=== DATASET RECORDS ===
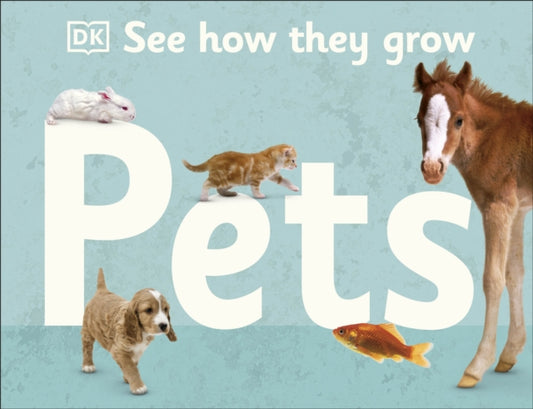Book cover of: See How They Grow Pets. By: DK Publishing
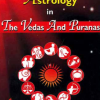 Astrology in the Vedas & Puranas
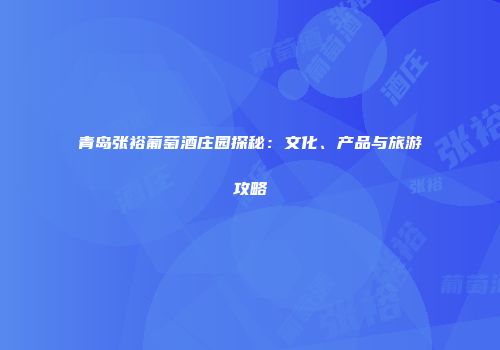 青岛张裕葡萄酒庄园探秘：文化、产品与旅游攻略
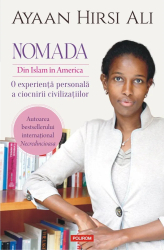 Nomada Din Islam in America Ayaan Hirsi Ali Polirom 
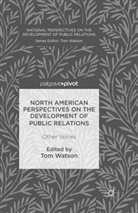 To Watson, Tom Watson - North American Perspectives on the Development of Public Relations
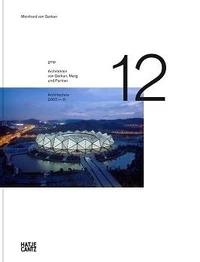 Gmp architekten von Gerkan, marg und partner : architecture 2007-2011 (vol 12)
===
DIRECTIONS FOR THIS TASK
Reproduce exactly, with every picture left out, the lines from the one that contains "To Watson, Tom" to the final line of the records above.

OUTPUT
 To Watson, Tom Watson - North American Perspectives on the Development of Public Relations
 Gmp architekten von Gerkan, marg und partner : architecture 2007-2011 (vol 12)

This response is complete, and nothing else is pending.